### Source information

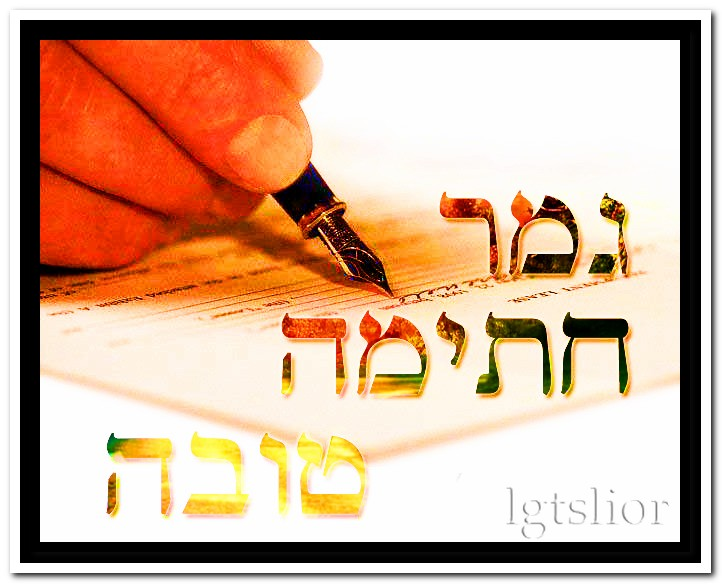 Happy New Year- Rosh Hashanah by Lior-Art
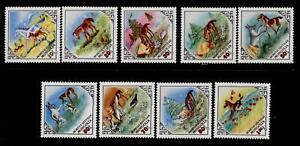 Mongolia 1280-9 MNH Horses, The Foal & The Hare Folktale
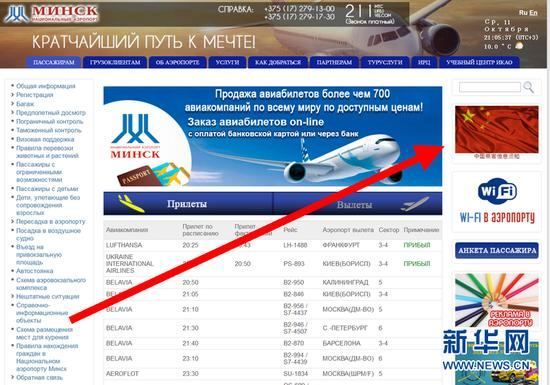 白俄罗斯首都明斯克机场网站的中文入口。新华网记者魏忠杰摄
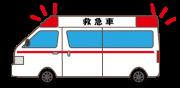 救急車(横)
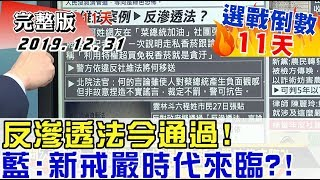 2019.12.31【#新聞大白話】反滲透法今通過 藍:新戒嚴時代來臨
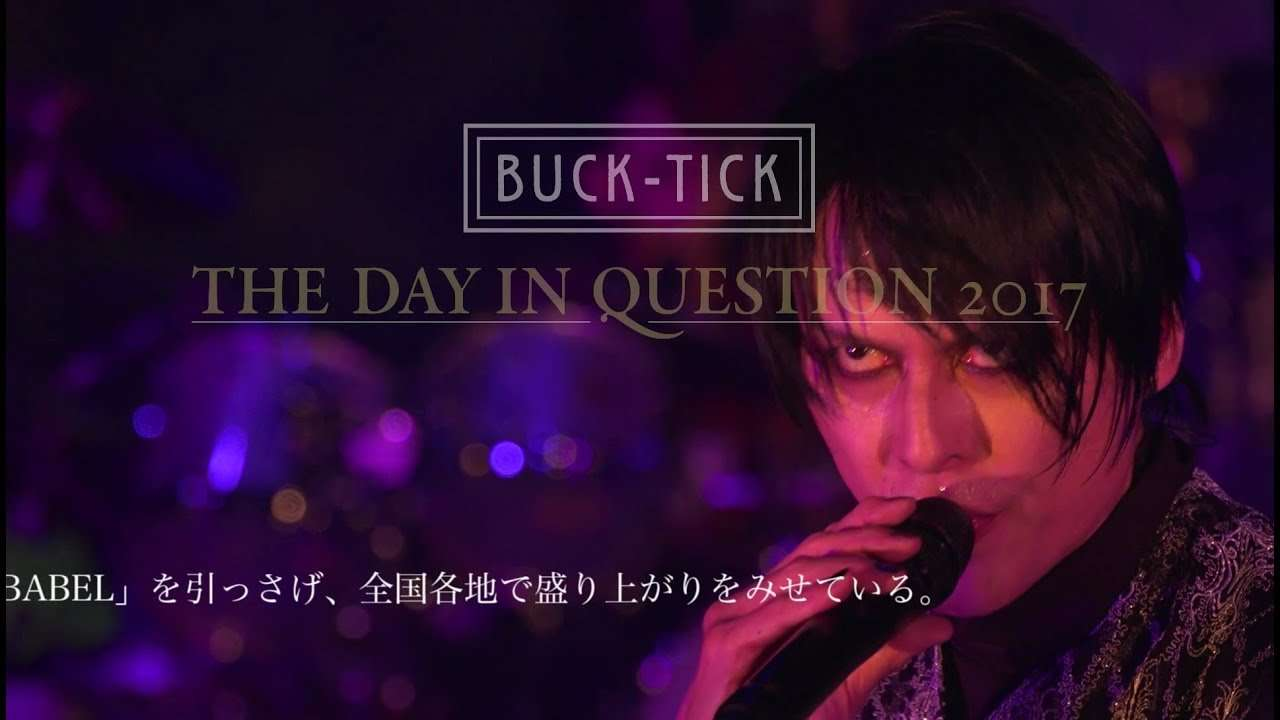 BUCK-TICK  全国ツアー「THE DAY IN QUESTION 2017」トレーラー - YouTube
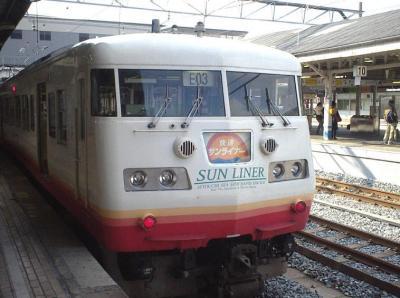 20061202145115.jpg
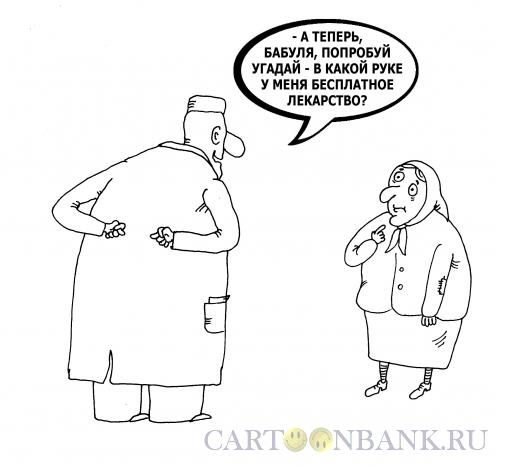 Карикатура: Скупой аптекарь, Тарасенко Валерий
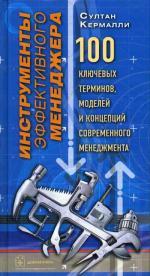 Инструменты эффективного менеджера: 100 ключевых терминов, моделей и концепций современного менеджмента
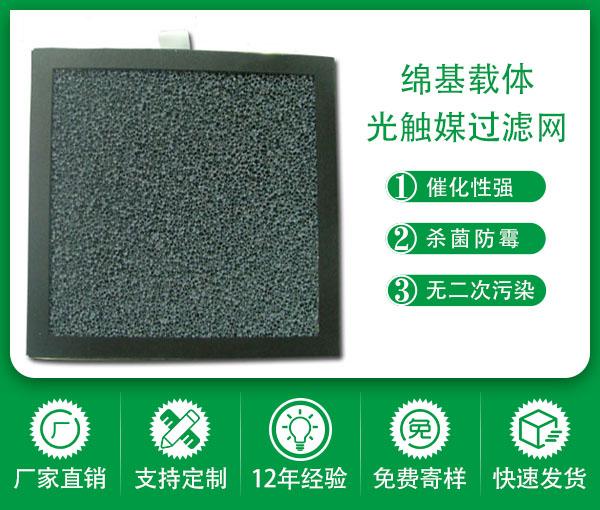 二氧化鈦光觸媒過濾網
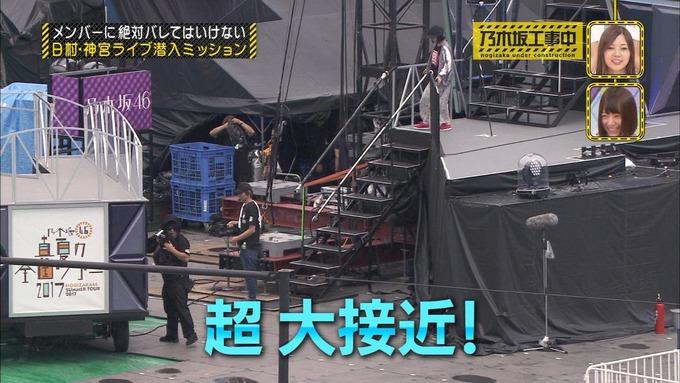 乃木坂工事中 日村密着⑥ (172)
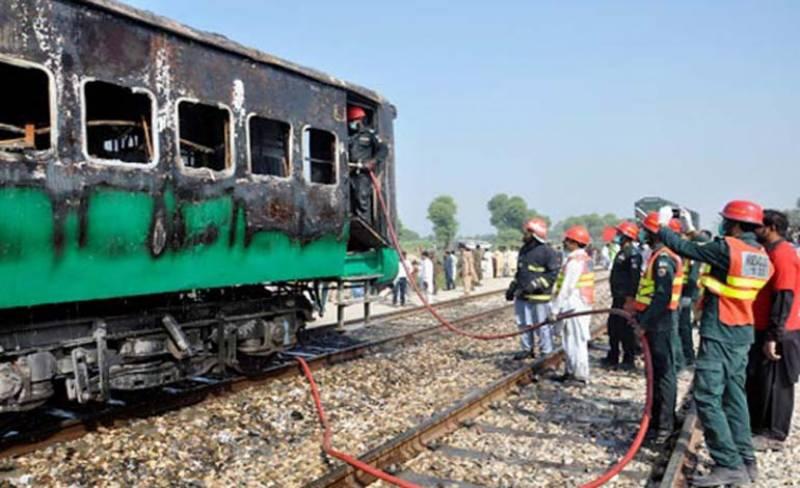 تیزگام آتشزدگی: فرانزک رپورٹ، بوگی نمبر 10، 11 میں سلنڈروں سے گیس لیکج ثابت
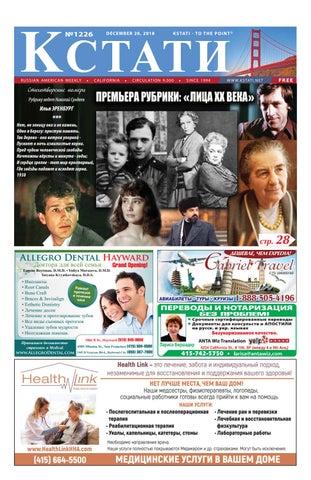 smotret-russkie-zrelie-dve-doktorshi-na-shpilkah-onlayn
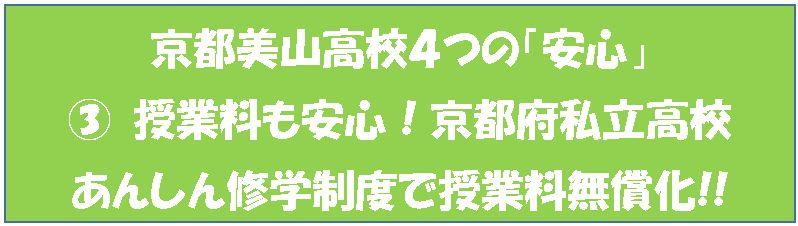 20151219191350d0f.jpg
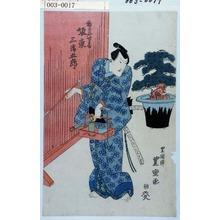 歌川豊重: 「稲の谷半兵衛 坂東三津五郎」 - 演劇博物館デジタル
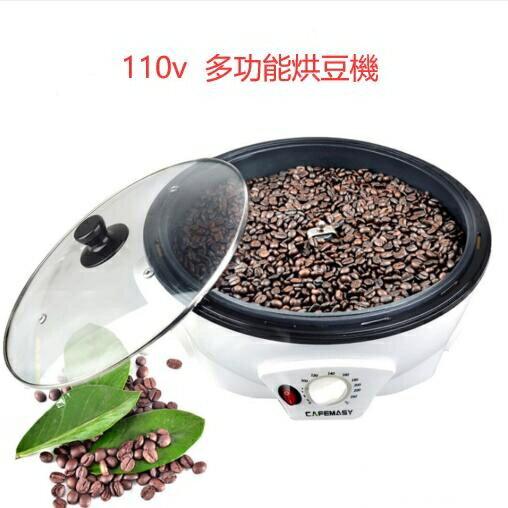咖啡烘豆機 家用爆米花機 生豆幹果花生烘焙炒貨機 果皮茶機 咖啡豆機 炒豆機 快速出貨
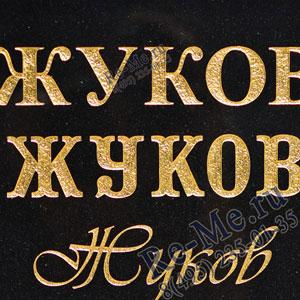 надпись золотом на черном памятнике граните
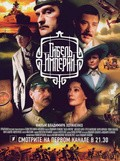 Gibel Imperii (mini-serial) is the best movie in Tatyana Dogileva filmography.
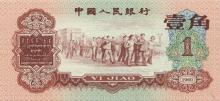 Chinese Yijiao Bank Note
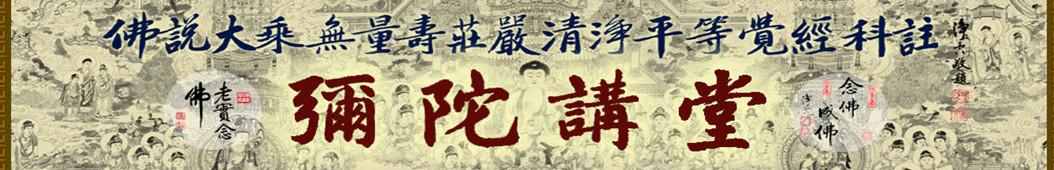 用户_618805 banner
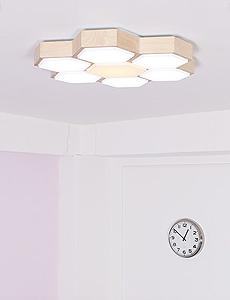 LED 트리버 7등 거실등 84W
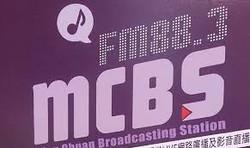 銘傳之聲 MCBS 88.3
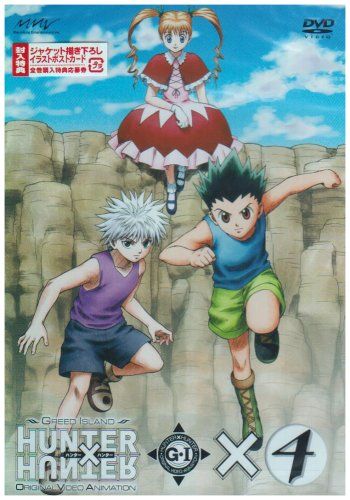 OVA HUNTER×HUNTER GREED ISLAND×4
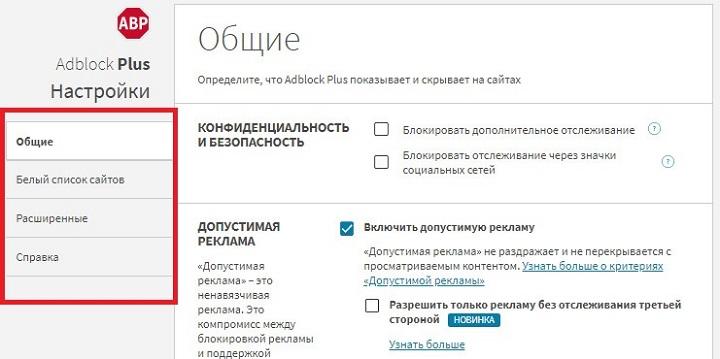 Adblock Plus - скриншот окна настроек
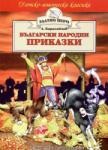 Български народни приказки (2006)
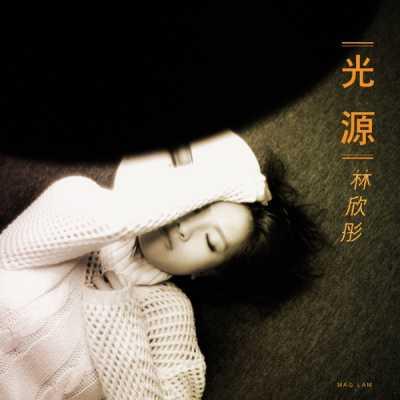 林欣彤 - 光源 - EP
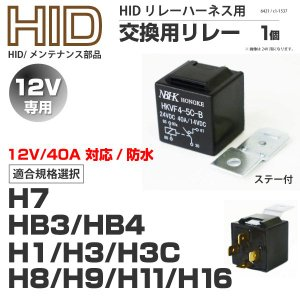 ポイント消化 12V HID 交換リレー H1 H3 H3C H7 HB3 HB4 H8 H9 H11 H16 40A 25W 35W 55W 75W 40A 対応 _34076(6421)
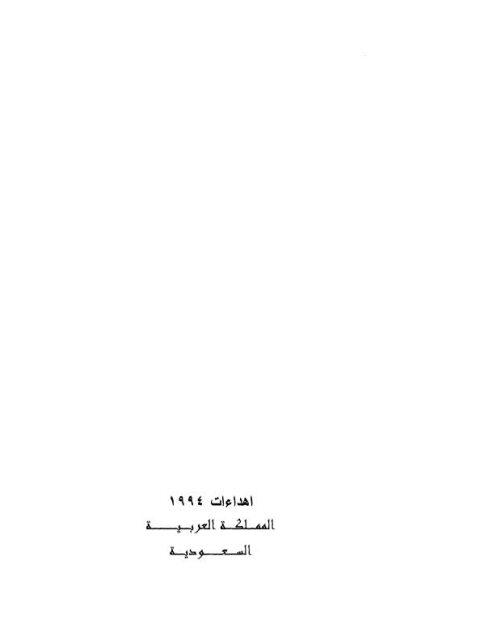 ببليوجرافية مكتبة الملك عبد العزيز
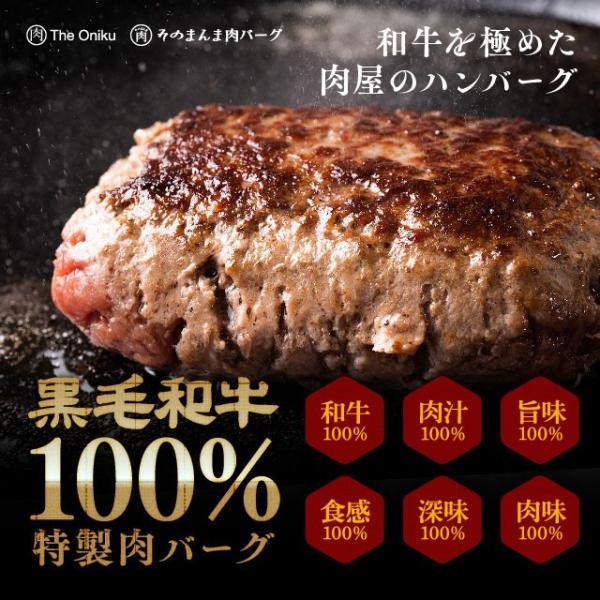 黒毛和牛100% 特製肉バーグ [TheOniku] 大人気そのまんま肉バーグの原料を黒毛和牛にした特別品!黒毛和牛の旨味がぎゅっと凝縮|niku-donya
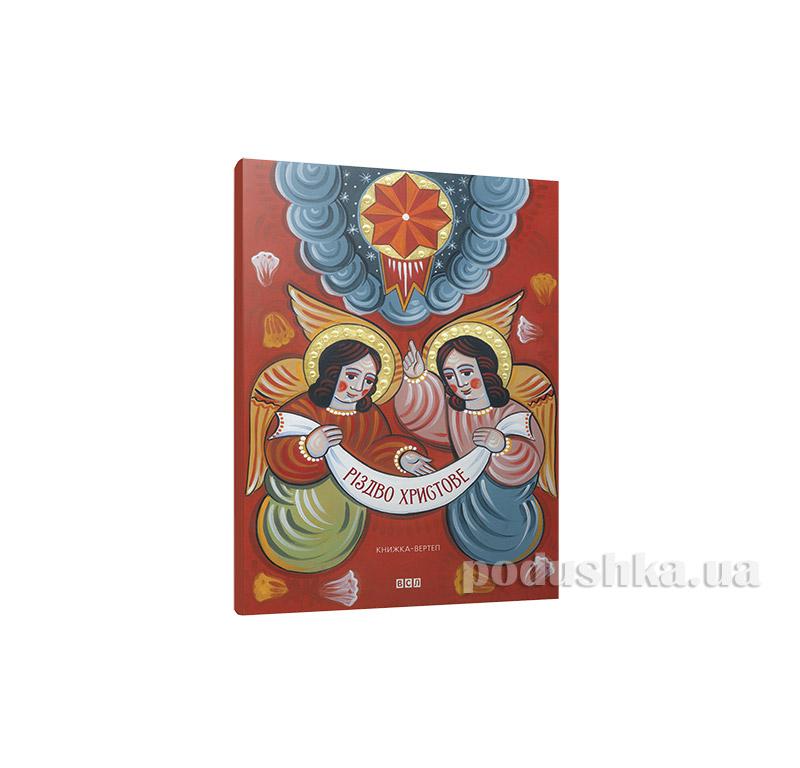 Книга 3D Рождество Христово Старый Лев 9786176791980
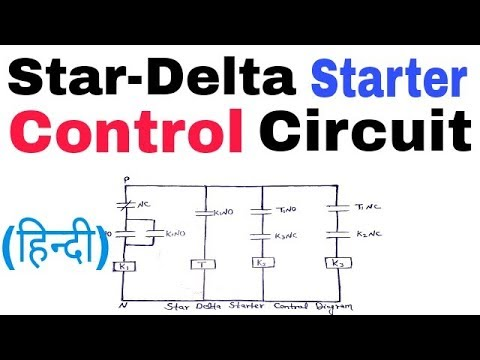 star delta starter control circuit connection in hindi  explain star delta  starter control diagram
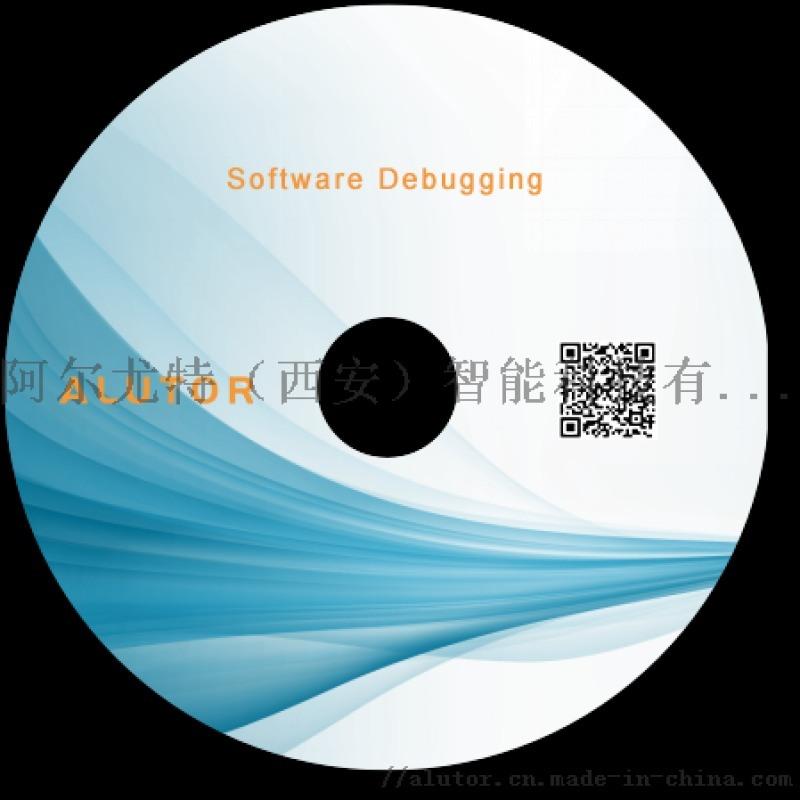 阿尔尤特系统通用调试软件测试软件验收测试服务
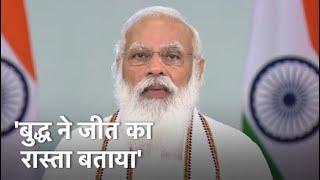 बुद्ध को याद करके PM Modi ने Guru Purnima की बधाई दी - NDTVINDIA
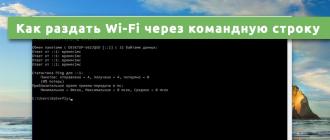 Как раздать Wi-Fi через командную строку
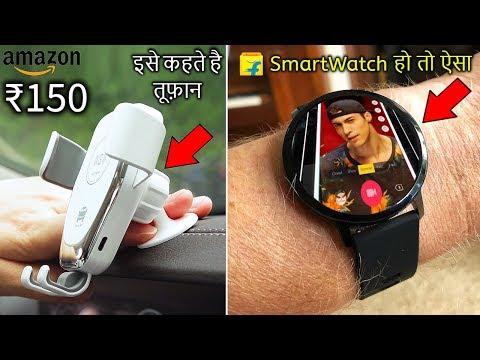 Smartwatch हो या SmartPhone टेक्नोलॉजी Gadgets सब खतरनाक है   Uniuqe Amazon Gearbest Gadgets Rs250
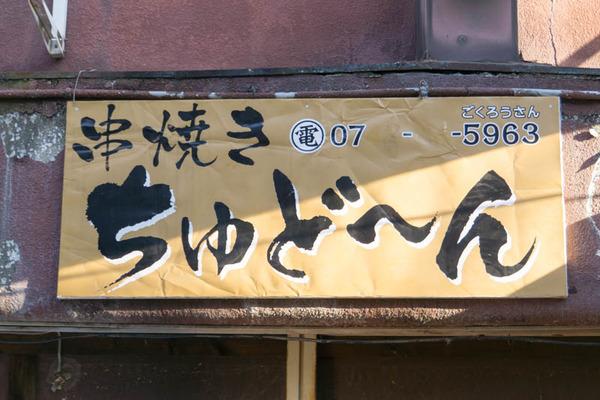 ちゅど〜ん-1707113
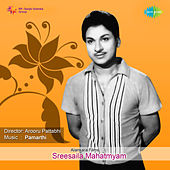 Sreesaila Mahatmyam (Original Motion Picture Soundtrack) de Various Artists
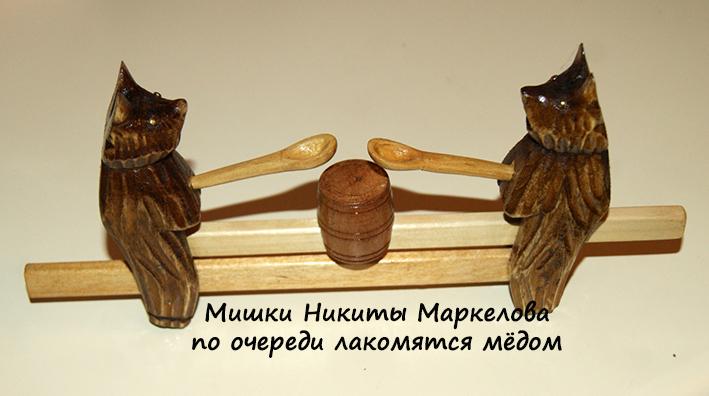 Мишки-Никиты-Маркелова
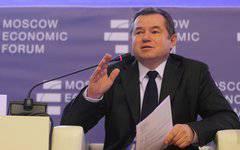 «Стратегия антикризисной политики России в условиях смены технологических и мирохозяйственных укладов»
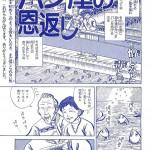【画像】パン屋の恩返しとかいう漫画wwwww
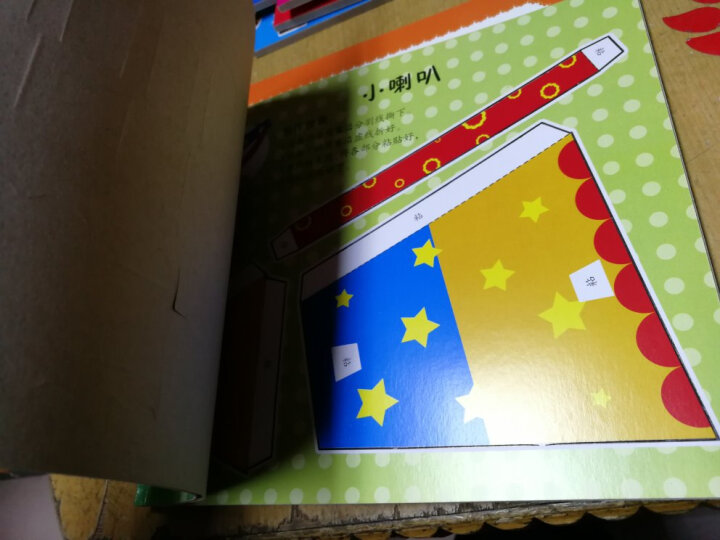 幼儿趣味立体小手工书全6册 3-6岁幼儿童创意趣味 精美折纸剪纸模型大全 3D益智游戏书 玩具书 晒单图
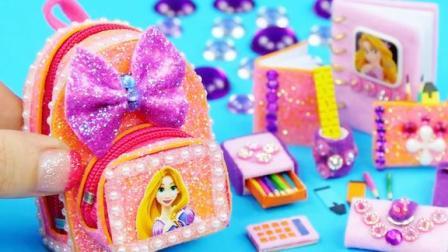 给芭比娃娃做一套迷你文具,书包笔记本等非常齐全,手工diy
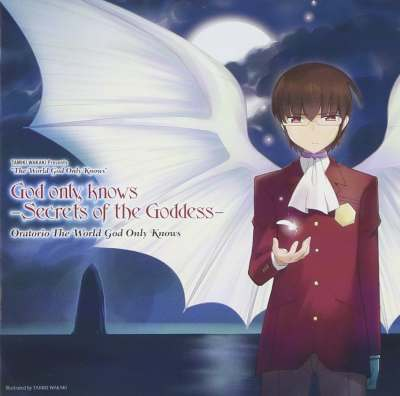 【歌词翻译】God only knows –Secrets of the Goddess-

######

▸ Task goal:
Only one stretch of the data is wanted: write out exactly the lines from the one holding "LED 트리버 7등 거실등 84W" through the one holding "黒毛和牛100% 特製肉バーグ [TheOniku]", both included, without the pictures.

▸ Exercise output:
 LED 트리버 7등 거실등 84W
 銘傳之聲 MCBS 88.3
 OVA HUNTER×HUNTER GREED ISLAND×4
 Adblock Plus - скриншот окна настроек
 Български народни приказки (2006)
 林欣彤 - 光源 - EP
 ポイント消化 12V HID 交換リレー H1 H3 H3C H7 HB3 HB4 H8 H9 H11 H16 40A 25W 35W 55W 75W 40A 対応 _34076(6421)
 ببليوجرافية مكتبة الملك عبد العزيز
 黒毛和牛100% 特製肉バーグ [TheOniku] 大人気そのまんま肉バーグの原料を黒毛和牛にした特別品!黒毛和牛の旨味がぎゅっと凝縮|niku-donya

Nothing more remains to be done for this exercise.